Just by accident, I overheard a conversation this week with Ms. Jackelyn talking about what the students were finding when they cleaned out their lockers. She just happened to mention that one of them still had his letter that he had received from last year’s fifth grader. I stopped her to ask what she meant. “Oh, she said, my fifth graders write three letters at the end of every year; one to someone who has impacted their life, one to themselves and one to an incoming fifth grader.” She said it as if ALL teachers did this with their students… she looked completely surprised that my jaw had dropped and I was so excited! What an awesome way to welcome a fifth grader new to your class by having someone leaving the community tell about it. What an amazing way to have students be reflective and of course, to write!

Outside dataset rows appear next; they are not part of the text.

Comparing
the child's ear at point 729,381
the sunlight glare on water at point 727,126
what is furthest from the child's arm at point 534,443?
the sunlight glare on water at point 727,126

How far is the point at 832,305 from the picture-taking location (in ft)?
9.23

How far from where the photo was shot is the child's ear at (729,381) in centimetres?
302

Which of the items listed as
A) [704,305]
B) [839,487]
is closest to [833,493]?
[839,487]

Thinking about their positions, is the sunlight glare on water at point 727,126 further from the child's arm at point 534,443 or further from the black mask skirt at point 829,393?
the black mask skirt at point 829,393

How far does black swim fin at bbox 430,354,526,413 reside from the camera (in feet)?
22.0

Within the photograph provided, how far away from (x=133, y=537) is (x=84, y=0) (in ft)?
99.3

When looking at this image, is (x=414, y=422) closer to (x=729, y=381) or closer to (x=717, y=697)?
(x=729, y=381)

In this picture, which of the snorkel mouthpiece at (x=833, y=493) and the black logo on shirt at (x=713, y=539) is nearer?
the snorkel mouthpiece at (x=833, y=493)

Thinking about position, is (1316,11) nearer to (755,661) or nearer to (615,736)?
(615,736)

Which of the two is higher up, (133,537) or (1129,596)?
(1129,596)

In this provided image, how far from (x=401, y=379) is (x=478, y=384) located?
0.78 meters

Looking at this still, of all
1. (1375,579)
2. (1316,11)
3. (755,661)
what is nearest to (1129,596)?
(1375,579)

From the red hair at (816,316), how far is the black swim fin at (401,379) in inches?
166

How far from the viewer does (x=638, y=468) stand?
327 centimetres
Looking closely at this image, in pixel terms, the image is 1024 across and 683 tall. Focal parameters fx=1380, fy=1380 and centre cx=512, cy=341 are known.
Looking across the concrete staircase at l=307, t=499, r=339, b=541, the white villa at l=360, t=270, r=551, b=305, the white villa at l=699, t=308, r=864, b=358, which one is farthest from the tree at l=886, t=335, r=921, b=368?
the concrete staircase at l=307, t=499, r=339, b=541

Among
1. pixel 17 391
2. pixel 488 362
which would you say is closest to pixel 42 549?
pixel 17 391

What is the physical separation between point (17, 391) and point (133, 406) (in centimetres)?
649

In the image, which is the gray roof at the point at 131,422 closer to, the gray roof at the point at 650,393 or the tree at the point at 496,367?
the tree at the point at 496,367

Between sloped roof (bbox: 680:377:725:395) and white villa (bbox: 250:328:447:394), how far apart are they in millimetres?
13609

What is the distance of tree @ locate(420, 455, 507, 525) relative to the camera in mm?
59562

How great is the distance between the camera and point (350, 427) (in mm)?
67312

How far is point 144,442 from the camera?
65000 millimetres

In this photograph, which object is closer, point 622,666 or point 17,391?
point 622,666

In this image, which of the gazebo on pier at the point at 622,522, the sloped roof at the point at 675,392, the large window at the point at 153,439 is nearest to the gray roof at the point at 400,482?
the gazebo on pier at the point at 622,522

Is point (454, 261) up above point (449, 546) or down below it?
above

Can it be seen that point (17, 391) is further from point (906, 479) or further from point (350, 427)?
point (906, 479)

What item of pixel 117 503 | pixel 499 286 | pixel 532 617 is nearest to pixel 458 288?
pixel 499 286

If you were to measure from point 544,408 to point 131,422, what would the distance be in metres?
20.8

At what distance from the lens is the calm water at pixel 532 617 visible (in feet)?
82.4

My past seven blogs have been about each chapter in Leading with Intention (https://www.solutiontree.com/products/leading-with-intention.html). This week finishes the eight chapters and it is all about community and relationships. Chapter eight begins with the quote, ‘No significant learning can occur without a significant relationship.” (James Corner). We ask the question, which leader would you rather work with- a leader who tells you what to do, when to do it but says little about why to do it and the value of the work? Or, would you prefer a leader who takes time to build a relationship with you and understand you, and supports your understanding of why the work is necessary? Author, John Maxwell, in his book, The Five Levels of Leadership, describes leading based on permission versus leading from our positions. In order to reach that level of leadership, you have to gain the respect and confidence of others by gaining their permission to lead. Jackelyn Doyle embraces “leading with permission” as she builds respect and confidence with her students as she builds community in her room.
I can not write about community today without mentioning my NBA champions, the Toronto Raptors. I have been a fan for a long time and this year is a great year to love the Raptors. I have often talked about their focus of GRIT over Given. They have proven that hard work, respect for one another and team work creates success. They have a community within their team, led by a strong coach who leads with “permission”. Nick Nurse believes in his players and often has stated that his first job is to get to know his players and build relationships. This year, the Raptors drew fans from all across Canada and far and away places in the world. They are a diverse team and demonstrated that building on each other’s strengths was more important than making it all about one player or another. There is a Raptor community that extends beyond the team and the city of Toronto. They have taken their “We the North” theme and created a sense of community among 37,000,000 people in Canada.
Community is built around common purpose. In our schools and districts, learning does not take place in isolation. Teachers work in professional community, learning together and figuring out what our students need them to do next. When students and parents are included in that community, we have effective schools. Jackelyn Doyle is a teacher who understands that relationships come before learning. I appreciate you, Jackelyn and so do your students.
Have a wonderful week and summer. This will end my blogs until the fall. Thank you for reading and staying with me.